Answer
$$
x^{5}-3x^{4}+x^{3}-x^{2}-x+6=0
$$
The roots of equation, correct to eight decimal places, are -1.04450307, 1.33258316 and 2.70551209.
Work Step by Step
$$
x^{5}-3x^{4}+x^{3}-x^{2}-x+6=0
$$
Therefore we let
$$
f(x)=x^{5}-3x^{4}+x^{3}-x^{2}-x+6=0 .
$$
Then
$$
f^{'}(x)=5x^{4}-12x^{3}+3x^{2}-2x-1
$$
so, Formula 2 (Newton’s method) becomes
$$
\begin{aligned} x_{n+1} &=x_{n}-\frac{f(x)}{f^{'}(x)}\\
\\ &=x_{n}-\frac{x_{n}^{5}-3x_{n}^{4}+x_{n}^{3}-x_{n}^{2}-x_{n}+6}{5x_{n}^{4}-12x_{n}^{3}+3x_{n}^{2}-2x_{n}-1}
\end{aligned}
$$
In order to guess a suitable value for $x_1$ we sketch the graph of $y=x^{5}-3x^{4}+x^{3}-x^{2}-x+6 $ in the Figure.
It appears that the roots near -1, 1.33 and 2.7.
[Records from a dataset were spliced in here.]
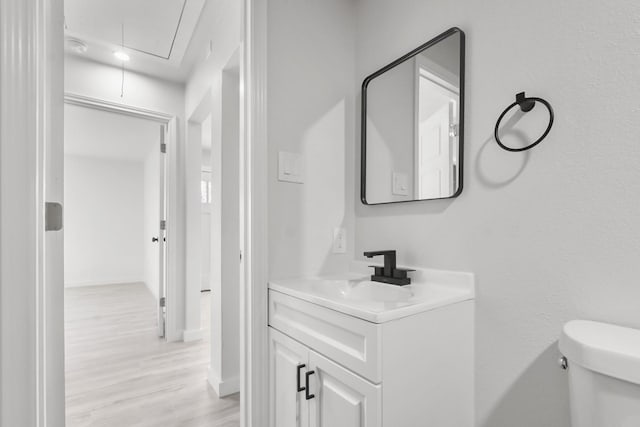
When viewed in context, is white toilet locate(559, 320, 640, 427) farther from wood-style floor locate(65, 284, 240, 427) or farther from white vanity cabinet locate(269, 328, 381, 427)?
wood-style floor locate(65, 284, 240, 427)

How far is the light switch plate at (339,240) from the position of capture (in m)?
1.51

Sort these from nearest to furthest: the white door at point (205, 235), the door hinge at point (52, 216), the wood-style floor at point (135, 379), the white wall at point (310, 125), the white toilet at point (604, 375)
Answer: the white toilet at point (604, 375)
the door hinge at point (52, 216)
the white wall at point (310, 125)
the wood-style floor at point (135, 379)
the white door at point (205, 235)

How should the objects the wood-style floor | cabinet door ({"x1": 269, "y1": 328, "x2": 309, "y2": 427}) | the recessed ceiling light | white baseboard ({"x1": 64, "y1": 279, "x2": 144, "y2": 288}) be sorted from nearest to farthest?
1. cabinet door ({"x1": 269, "y1": 328, "x2": 309, "y2": 427})
2. the wood-style floor
3. the recessed ceiling light
4. white baseboard ({"x1": 64, "y1": 279, "x2": 144, "y2": 288})

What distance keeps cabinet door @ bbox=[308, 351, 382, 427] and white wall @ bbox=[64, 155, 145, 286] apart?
19.6ft

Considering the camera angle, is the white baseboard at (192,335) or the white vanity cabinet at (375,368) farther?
the white baseboard at (192,335)

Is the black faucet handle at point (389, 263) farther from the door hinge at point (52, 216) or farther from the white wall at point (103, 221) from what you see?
the white wall at point (103, 221)

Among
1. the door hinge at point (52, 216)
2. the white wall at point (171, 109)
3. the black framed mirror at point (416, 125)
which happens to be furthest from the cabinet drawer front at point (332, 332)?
the white wall at point (171, 109)

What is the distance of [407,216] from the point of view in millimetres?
1326

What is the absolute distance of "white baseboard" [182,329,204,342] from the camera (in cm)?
284

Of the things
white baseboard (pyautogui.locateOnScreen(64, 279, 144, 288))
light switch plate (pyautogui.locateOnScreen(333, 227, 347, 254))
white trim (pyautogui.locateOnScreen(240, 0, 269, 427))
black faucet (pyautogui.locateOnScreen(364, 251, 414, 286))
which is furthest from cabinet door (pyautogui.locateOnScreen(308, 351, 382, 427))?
white baseboard (pyautogui.locateOnScreen(64, 279, 144, 288))

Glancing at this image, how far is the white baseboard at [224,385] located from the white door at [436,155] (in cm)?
167

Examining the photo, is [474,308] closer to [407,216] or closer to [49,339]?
[407,216]

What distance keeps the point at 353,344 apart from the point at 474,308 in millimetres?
476

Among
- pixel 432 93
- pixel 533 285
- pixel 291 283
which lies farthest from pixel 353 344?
pixel 432 93
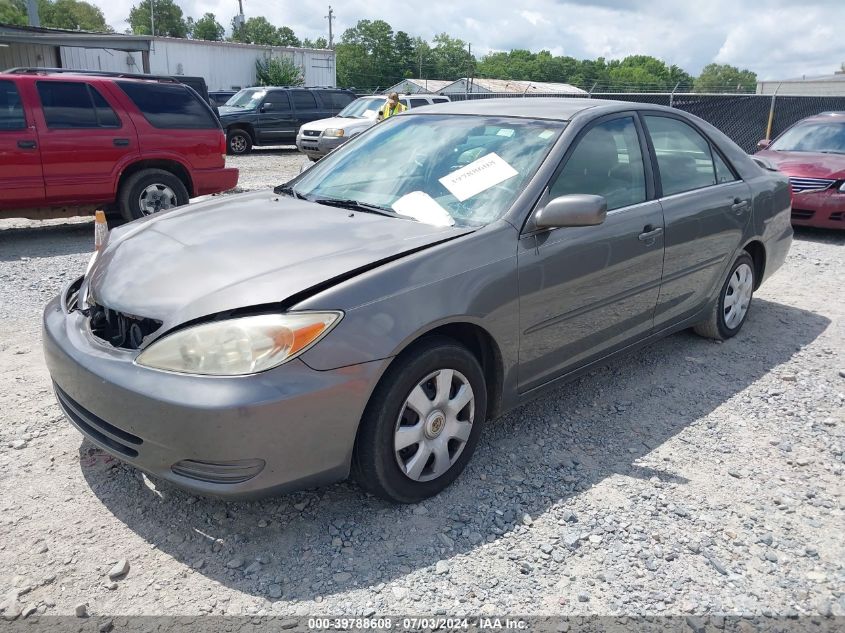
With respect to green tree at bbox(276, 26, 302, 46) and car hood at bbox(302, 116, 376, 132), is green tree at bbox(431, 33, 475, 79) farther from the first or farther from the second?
car hood at bbox(302, 116, 376, 132)

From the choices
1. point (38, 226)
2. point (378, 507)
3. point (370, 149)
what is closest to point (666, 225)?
point (370, 149)

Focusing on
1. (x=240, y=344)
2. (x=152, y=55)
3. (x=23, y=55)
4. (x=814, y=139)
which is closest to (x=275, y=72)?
(x=152, y=55)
(*) So let’s take $x_{1} = -1$ as a convenient first approximation. Then Newton’s method gives
$$
\begin{aligned} x_{2} &=x_{1}-\frac{x_{1}^{5}-3x_{1}^{4}+x_{1}^{3}-x_{1}^{2}-x_{1}+6}{5x_{1}^{4}-12x_{1}^{3}+3x_{1}^{2}-2x_{1}-1} \\
&=(-1)-\frac{(-1)^{5}-3(-1)^{4}+(-1)^{3}-(-1)^{2}-(-1)+6}{5(-1)^{4}-12(-1)^{3}+3(-1)^{2}-2(-1)-1} \approx -1.04761905
\end{aligned}
$$
repeating we get
$$
x_{3}\approx -1.04451724 ,
x_{4} \approx -1.04450307 \approx x_{5} ,
$$
(**) So let’s take $x_{1} = 1.33 $ as a convenient first approximation. Then Newton’s method gives
$$
\begin{aligned} x_{2} &=x_{1}-\frac{x_{1}^{5}-3x_{1}^{4}+x_{1}^{3}-x_{1}^{2}-x_{1}+6}{5x_{1}^{4}-12x_{1}^{3}+3x_{1}^{2}-2x_{1}-1} \\
&=(1.33)-\frac{(1.33)^{5}-3(1.33)^{4}+(1.33)^{3}-(1.33)^{2}-(1.33)+6}{5(1.33)^{4}-12(1.33)^{3}+3(1.33)^{2}-2(1.33)-1} \approx 1.33313045
\end{aligned}
$$
repeating we get
$$
x_{3}\approx 1.33258330 ,
x_{4} \approx 1.33258316 \approx x_{5} ,
$$
(***) So let’s take $x_{1} = 2.7 $ as a convenient first approximation. Then Newton’s method gives
$$
\begin{aligned} x_{2} &=x_{1}-\frac{x_{1}^{5}-3x_{1}^{4}+x_{1}^{3}-x_{1}^{2}-x_{1}+6}{5x_{1}^{4}-12x_{1}^{3}+3x_{1}^{2}-2x_{1}-1} \\
&=(2.7)-\frac{(2.7)^{5}-3(2.7)^{4}+(2.7)^{3}-(2.7)^{2}-(2.7)+6}{5(2.7)^{4}-12(2.7)^{3}+3(2.7)^{2}-2(2.7)-1} \approx 2.70556135
\end{aligned}
$$
repeating we get
$$
x_{3}\approx 2.70551210 ,
x_{4} \approx 2.70551209 \approx x_{5} ,
$$
we conclude that the roots of the given equation, correct to eight decimal places, are -1.04450307, 1.33258316 and 2.70551209.